LE 7 JANVIER, à 17 heures, dans la Salle des Actes de la faculté de pharmacie de Paris, était remis le grand prix littéraire de l’Académie nationale de pharmacie dans une ambiance singulière. L’assemblée avait en tête l’effroyable attentat de la matinée. Les visages graves clamaient en même temps leur fierté de récompenser un livre qui « pour la première fois a fait l’unanimité », a précisé Éric Fouassier, secrétaire du jury. Le psychanalyste Philippe Grimbert, président du jury, s’est enthousiasmé de ce « petit livre par la taille mais qui contient tout, à la fois le portrait du trajet d’un malade, juste, drôle, très humain, et un humour décapant à la manière de Charlie Hebdo… ».
Puis c’est au tour de l’auteur, Jacques A. Bertrand, de prendre la parole. Sur le choix de l’autobiographie, parce que « c’est un des genres les plus romanesques qui soit ». Et de conclure que « la littérature est utile, comme les caricaturistes sont utiles ». L’émotion est palpable. Tout est dit, simplement, à l’image de son livre. Un livre sur le cancer. Ça aurait franchement pu nous donner mal à l’estomac. Mais l’auteur, sur le fil, entre rire et larmes, n’a pas l’intention de « clouer son propre pylore au pilori ! » S’ensuit une description désopilante du fameux pylore, « valvule, mini-caisson de décompression, poste de douane », qui « décide si ça va passer ou non ».
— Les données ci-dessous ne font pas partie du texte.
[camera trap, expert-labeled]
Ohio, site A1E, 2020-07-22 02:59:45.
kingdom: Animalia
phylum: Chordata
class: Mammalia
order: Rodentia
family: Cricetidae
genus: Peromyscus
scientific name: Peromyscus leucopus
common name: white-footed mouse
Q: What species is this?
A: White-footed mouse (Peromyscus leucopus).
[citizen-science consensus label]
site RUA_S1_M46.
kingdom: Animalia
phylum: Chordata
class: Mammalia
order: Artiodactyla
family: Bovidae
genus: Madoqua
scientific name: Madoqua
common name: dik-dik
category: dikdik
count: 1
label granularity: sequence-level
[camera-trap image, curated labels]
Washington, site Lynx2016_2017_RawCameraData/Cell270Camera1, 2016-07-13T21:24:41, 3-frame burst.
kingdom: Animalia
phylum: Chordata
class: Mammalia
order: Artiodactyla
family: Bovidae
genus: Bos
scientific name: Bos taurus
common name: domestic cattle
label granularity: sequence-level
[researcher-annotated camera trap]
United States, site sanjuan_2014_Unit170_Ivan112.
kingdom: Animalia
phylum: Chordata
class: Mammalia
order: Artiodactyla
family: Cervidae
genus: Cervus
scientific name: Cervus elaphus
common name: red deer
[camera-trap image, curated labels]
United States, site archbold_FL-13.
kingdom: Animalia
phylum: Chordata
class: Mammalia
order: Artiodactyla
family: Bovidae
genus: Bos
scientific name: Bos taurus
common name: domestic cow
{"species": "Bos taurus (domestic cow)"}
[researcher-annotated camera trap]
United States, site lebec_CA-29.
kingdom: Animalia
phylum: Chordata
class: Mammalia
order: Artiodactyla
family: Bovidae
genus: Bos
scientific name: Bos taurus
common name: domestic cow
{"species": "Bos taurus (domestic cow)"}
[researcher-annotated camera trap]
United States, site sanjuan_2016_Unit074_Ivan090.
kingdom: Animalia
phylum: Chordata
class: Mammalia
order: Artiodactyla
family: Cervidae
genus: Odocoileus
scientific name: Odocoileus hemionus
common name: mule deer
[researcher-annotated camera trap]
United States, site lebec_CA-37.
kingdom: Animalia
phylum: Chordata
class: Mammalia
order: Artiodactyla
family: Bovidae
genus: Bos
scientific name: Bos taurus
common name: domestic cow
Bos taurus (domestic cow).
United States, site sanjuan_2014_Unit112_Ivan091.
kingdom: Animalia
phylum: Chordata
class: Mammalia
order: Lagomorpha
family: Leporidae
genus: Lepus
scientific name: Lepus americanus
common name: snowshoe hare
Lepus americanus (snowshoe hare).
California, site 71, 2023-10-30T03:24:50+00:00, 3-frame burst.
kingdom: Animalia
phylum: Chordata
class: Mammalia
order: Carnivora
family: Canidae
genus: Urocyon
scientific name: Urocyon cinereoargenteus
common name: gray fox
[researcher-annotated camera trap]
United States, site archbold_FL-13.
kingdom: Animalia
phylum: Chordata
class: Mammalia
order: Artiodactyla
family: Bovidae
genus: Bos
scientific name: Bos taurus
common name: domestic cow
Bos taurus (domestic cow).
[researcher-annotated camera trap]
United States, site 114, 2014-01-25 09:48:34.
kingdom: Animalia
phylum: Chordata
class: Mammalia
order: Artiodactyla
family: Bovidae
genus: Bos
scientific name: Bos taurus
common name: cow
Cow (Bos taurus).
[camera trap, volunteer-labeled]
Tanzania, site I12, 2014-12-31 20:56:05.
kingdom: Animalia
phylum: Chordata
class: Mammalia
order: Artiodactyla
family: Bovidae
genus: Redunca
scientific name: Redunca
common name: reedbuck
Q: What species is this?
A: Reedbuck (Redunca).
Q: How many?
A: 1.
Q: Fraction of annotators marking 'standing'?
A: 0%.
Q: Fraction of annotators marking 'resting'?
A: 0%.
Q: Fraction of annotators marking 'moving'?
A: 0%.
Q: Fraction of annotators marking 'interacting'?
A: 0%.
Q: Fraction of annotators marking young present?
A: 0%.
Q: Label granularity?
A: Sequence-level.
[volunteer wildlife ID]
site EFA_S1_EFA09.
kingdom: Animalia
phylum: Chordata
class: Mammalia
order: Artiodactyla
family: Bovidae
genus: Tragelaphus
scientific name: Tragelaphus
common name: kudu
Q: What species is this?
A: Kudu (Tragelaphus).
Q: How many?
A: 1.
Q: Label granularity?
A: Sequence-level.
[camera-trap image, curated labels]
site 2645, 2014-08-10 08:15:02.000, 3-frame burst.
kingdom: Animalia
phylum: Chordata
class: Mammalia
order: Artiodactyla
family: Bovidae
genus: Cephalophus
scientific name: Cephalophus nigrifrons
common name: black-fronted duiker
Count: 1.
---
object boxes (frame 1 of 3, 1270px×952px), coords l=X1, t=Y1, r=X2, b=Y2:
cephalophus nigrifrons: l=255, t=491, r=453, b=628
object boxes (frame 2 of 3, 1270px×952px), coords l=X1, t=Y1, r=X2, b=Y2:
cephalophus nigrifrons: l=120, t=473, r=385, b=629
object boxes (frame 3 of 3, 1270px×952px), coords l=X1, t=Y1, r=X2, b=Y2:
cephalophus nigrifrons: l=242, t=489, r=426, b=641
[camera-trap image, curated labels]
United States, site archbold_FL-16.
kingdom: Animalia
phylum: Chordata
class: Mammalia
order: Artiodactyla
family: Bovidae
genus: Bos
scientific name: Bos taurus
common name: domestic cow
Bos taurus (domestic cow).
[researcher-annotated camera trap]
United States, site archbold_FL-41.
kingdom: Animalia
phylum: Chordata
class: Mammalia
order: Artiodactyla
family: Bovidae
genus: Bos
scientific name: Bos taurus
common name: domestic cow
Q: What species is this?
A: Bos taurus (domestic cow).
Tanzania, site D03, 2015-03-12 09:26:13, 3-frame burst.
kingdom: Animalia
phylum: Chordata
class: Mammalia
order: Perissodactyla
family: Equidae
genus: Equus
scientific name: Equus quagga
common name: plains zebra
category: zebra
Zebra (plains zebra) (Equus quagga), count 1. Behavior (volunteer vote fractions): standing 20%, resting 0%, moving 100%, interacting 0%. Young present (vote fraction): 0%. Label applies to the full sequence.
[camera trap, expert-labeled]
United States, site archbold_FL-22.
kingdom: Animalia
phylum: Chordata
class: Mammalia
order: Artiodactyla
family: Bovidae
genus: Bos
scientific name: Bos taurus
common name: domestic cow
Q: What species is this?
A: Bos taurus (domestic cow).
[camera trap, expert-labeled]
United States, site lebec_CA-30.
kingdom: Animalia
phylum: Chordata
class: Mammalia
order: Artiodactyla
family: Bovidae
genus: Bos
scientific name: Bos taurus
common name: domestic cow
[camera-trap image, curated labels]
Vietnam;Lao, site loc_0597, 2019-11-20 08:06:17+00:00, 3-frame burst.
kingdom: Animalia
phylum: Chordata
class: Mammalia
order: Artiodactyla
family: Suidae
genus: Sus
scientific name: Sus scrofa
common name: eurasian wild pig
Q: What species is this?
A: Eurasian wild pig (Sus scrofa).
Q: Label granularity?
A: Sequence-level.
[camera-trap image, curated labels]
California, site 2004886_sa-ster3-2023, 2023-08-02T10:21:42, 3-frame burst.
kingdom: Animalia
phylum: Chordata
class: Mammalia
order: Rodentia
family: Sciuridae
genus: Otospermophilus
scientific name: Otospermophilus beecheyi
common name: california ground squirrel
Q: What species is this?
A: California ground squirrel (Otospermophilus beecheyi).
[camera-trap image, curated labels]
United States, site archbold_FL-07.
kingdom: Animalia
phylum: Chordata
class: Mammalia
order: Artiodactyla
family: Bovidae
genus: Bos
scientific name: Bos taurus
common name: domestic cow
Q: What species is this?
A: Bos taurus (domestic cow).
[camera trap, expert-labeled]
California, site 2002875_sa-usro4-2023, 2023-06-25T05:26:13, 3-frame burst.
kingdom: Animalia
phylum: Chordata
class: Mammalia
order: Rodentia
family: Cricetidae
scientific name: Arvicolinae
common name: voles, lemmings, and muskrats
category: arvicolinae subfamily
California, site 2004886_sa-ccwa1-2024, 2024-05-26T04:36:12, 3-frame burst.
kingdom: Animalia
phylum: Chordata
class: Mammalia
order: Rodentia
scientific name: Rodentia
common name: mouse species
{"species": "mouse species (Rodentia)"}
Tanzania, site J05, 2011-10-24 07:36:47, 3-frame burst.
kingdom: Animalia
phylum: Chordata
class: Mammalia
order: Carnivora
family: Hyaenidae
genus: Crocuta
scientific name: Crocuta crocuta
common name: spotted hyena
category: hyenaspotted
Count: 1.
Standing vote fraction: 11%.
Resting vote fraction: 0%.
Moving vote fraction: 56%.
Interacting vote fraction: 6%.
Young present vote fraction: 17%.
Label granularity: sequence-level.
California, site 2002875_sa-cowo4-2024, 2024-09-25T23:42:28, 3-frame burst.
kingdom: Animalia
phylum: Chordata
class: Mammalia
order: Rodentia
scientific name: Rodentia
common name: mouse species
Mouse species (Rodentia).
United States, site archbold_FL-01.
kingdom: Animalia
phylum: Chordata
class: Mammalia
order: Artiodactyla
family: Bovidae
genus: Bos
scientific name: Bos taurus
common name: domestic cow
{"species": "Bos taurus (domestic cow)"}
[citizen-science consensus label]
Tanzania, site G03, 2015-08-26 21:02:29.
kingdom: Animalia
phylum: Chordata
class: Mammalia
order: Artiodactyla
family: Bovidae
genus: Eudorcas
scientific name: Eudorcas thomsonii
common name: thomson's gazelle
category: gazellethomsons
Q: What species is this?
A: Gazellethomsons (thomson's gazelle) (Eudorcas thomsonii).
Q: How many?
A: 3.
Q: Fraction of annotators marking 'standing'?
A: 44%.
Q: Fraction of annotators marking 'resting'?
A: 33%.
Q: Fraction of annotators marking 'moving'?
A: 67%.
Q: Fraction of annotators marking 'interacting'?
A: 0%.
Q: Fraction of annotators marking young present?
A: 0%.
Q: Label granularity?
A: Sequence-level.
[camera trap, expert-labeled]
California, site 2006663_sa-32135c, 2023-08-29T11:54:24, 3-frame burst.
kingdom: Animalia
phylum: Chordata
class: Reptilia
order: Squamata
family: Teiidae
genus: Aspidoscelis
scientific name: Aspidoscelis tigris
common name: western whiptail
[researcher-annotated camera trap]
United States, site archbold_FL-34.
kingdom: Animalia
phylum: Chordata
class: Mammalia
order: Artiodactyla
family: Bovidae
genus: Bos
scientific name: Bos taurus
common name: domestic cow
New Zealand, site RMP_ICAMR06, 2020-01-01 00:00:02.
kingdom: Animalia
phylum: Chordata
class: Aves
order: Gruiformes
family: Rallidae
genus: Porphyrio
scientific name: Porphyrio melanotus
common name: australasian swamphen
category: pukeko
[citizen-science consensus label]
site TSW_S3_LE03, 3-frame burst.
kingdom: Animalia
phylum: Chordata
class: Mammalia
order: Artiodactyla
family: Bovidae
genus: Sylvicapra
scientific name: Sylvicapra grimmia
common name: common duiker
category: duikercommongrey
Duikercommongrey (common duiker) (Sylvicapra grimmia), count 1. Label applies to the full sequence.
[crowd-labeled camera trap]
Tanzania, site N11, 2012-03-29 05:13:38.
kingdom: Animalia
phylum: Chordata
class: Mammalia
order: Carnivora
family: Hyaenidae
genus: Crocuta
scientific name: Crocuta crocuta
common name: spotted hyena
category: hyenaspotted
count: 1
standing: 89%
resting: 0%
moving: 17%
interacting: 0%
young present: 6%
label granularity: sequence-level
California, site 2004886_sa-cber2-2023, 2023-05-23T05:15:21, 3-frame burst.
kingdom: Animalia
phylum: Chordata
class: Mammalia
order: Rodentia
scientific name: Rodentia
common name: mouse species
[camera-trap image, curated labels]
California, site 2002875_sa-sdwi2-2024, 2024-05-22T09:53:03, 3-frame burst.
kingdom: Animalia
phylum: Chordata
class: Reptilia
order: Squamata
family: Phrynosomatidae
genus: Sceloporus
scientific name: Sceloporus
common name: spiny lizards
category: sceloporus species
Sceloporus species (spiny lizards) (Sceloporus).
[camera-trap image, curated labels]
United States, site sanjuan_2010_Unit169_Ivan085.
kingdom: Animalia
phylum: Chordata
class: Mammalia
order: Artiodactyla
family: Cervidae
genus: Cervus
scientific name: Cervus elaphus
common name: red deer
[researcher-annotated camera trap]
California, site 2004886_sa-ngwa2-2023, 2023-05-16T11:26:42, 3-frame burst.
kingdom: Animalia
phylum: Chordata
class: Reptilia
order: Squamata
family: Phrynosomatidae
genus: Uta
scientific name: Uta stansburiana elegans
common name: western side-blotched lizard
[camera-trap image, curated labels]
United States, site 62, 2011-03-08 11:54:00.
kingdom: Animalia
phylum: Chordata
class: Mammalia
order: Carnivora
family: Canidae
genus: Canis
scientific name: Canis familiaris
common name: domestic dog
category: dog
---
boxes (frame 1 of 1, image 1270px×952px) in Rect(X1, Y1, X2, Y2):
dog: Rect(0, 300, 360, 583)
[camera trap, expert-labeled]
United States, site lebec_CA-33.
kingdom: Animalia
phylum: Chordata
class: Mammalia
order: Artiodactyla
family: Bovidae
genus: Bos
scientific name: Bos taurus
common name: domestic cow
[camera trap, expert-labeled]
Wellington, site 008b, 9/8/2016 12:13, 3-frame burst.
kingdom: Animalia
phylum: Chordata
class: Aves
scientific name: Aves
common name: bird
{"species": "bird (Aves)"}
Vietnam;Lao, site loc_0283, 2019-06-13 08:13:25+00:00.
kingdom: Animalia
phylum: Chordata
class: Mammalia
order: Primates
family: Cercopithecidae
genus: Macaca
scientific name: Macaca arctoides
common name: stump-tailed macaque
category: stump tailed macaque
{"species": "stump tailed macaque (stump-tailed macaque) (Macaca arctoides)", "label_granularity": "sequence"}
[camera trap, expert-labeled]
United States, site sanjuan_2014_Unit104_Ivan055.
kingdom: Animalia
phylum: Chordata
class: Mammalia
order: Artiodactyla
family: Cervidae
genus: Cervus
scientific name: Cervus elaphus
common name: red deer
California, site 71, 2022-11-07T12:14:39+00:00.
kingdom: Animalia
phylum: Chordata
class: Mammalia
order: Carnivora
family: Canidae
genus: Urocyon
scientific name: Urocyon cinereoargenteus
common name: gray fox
Et justement, ça a du mal à passer. Les effets secondaires du traitement, les attentes interminables à l’hôpital, l’impression qu’être malade c’est perdre son identité. Le ton n’a pas été facile à trouver confie l’auteur. Le combat contre le cancer reste terrible. La distance et l’humour pour mieux faire passer la pilule. La plume de Jacques A. Bertrand fait des miracles. Pour la première fois, on se surprend à sourire du cancer ! La littérature comme remède à tous les maux. Pourquoi pas ? L’envie de raconter des histoires lui est venue à 10 ans, suite à une opération du genou. Le monde médical lui aurait donc donné sa vocation littéraire. Conscient aujourd’hui qu’il lui doit aussi la vie.